我看到他表情的微妙变化,也就顺势编了个理由。
“我出来写生,天色已晚,夜路不好走,就想找个住宿的地方,附近又没有旅馆……”
“你是任心骋?”
我很惊讶,当然也不禁得意,我的声名,已经传到这种乡野中来了吗?
“是啊,你是?”
“我以前看过你的画展,这不,家里还挂着你的油画呢。”往屋里一指,果然,在墙上挂着我的一幅山水画,装裱得十分精美。
“惭愧惭愧。”
“幸会幸会,来,请进。”
青年爽朗地一笑,脸上顿时生动起来。他接过我的画架。
“里面请。乙琳,有贵客来了,多炒点菜。”
灶台后面应了一声,走出来一个人,就是刚才那个女孩,一见是我,有些惊讶,眼睛睁得圆圆的,好美。
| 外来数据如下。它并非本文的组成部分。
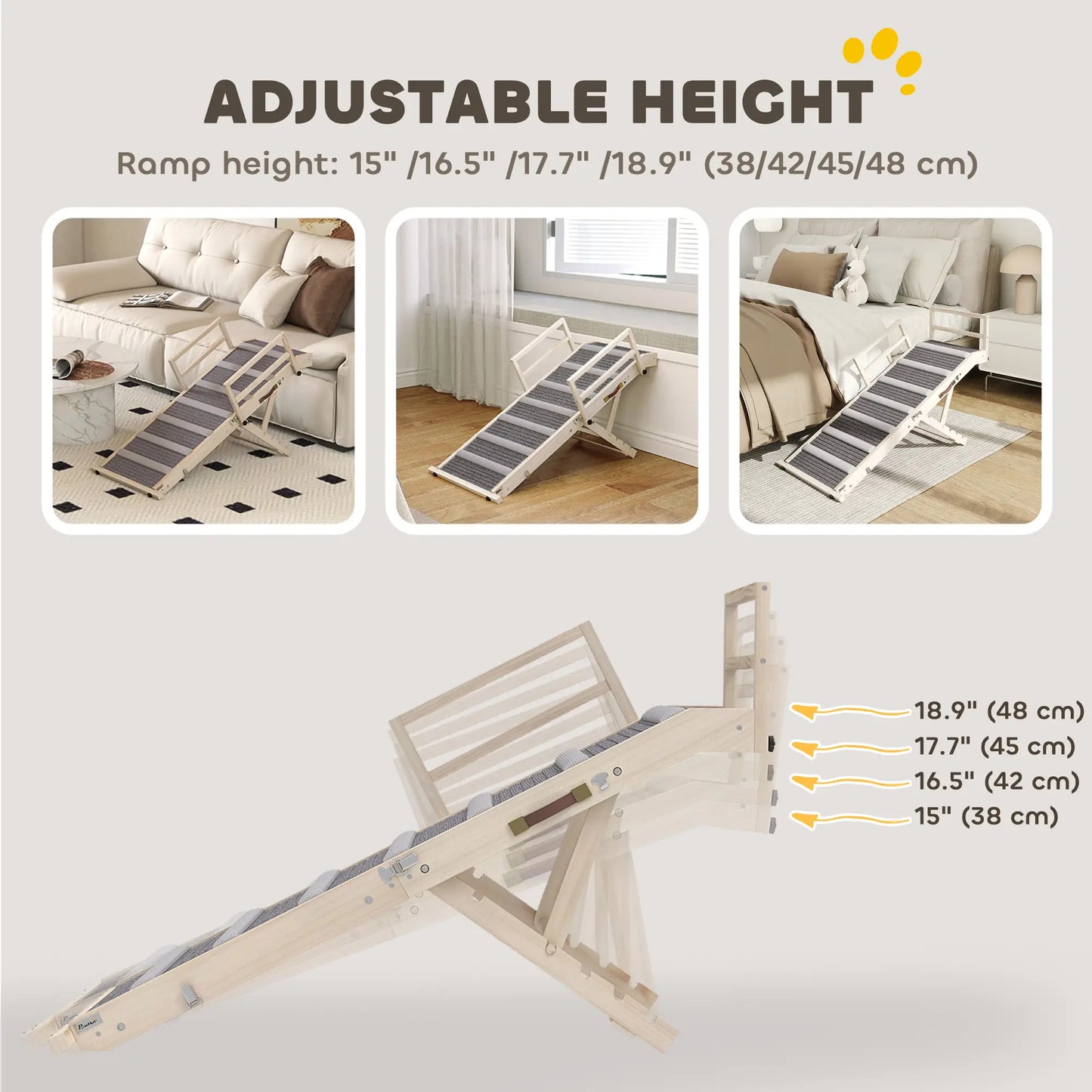Folding Dog Ramp, 4 Adjustable Height 15" to 19", Side Rails Dog Stairs at Gallery Canada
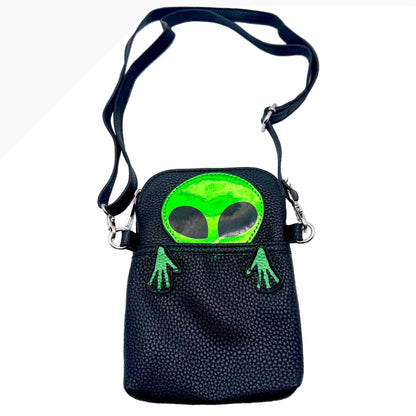 Peeking Alien Crossbody Bag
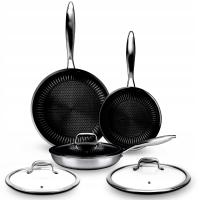 ZESTAW PATELNI 3 SZT ZE STALI NIERDZEWNEJ Z POKRYWKAMI TECHNOLOGIA DAKIN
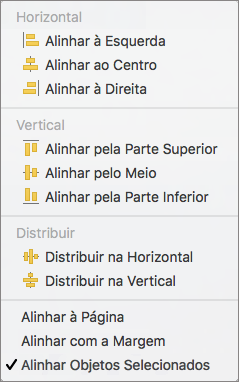 Para alinhar objetos em relação uns aos outros, selecione Alinhar Objetos Selecionados.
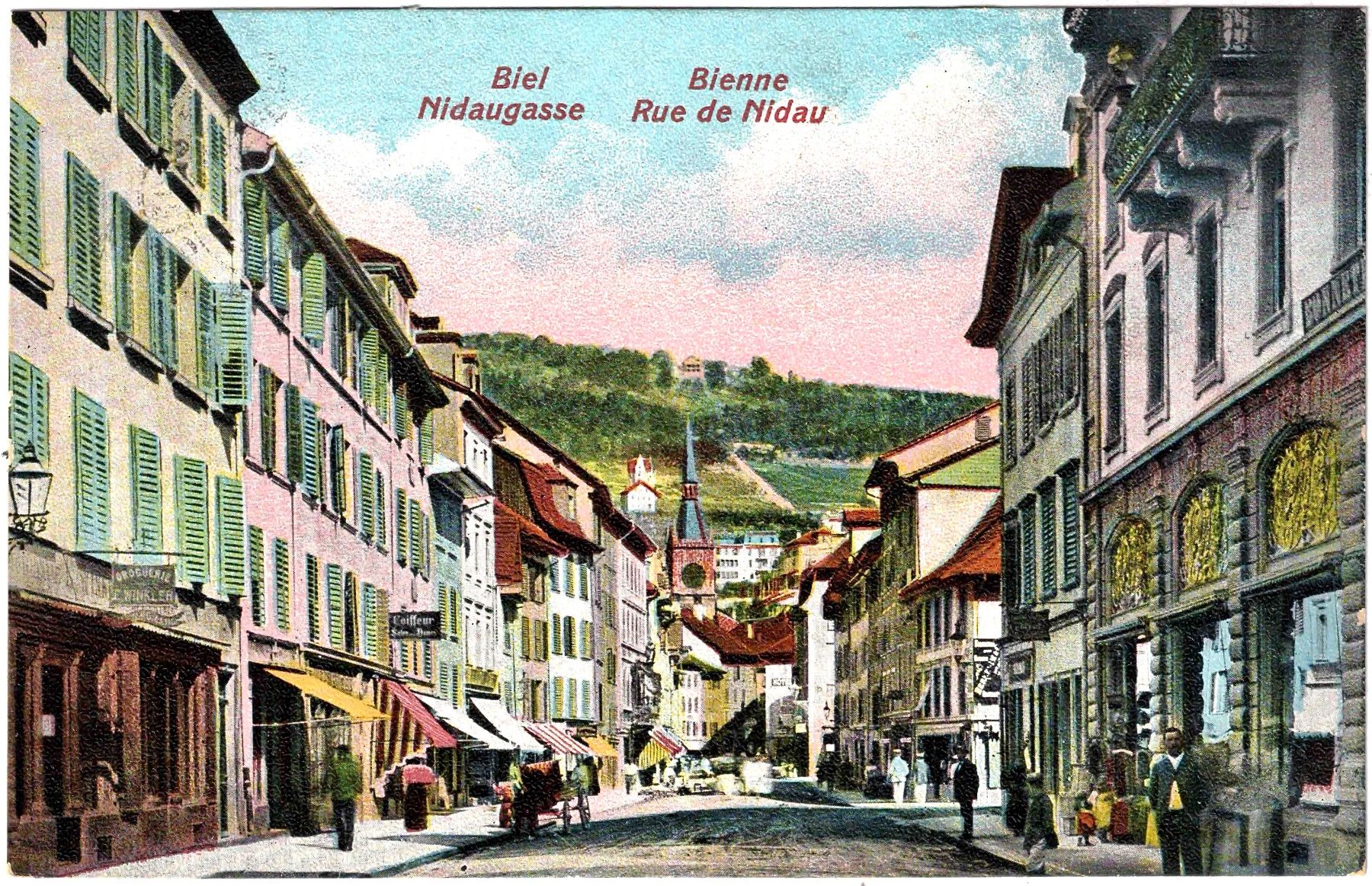 Cartoline postali: BIEL Nidaugasse ca. 1910 (BE) – Usato da Oberdorf BL venduto da Hopfehuepfer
“乙琳,这就是我和你提过的那个画家,任心骋。任画家,这是我妹妹,曾乙琳。她很喜欢你的画。”
“刚才我们在路上就见过了。”
“哈哈,太好了。哦,对了,忘了做自我介绍了。我叫曾一铭,是这儿的小学老师。”
晚餐不算丰盛,只是几样菜蔬,不知是厨艺精湛,还是因为炒菜之人秀色可餐。我觉得格外可口,吃得极为开心。与曾一铭谈起文艺,诗歌绘画相互印证,谈得十分投机。他毕业于省师范大学,写许多小说诗歌,因为新锐,很少有发表的机会,因而寂寂无名。毕业后辗转在一些公司做过事情,终觉格格不入,心里追慕着陶潜风骨,便回了乡下,一面教着小学语文,一面继续自己的文学事业。
我自然是深为佩服,连连赞叹。乙琳在一旁娴静少言,只是偶尔对我一笑。那是多么迷人的微笑啊,似乎通往春天的大门轰然打开。我的眼睛几乎离不开她的脸蛋了。
多多,这是一个非常老套的故事,对不对?但接下来的事情,也许你会觉得意外了。
曾一铭虽然喝了不少酒,但显然还是看出我的心思。他把话头一转。
“我父母过世得早,我和乙琳相依为命。”
“乙琳,她在读高中吗?”
“大一了,可惜……”
他的脸上露出痛苦的神情,加上酒精的作用,他失去了对情绪的控制,竟嚎啕大哭起来。乙琳也低下头去。兄妹两个沉浸在苦楚中。我虽然满心疑惑,但不能再问下去了。
我在他们家逗留了不少日子。白天一铭去上课,乙琳在家看书累了,就陪我去写生,那真是我一生中最美好的时光。我发现乙琳是个不俗的女孩,腹有诗词,安静典雅,又时常带点淡淡的忧郁。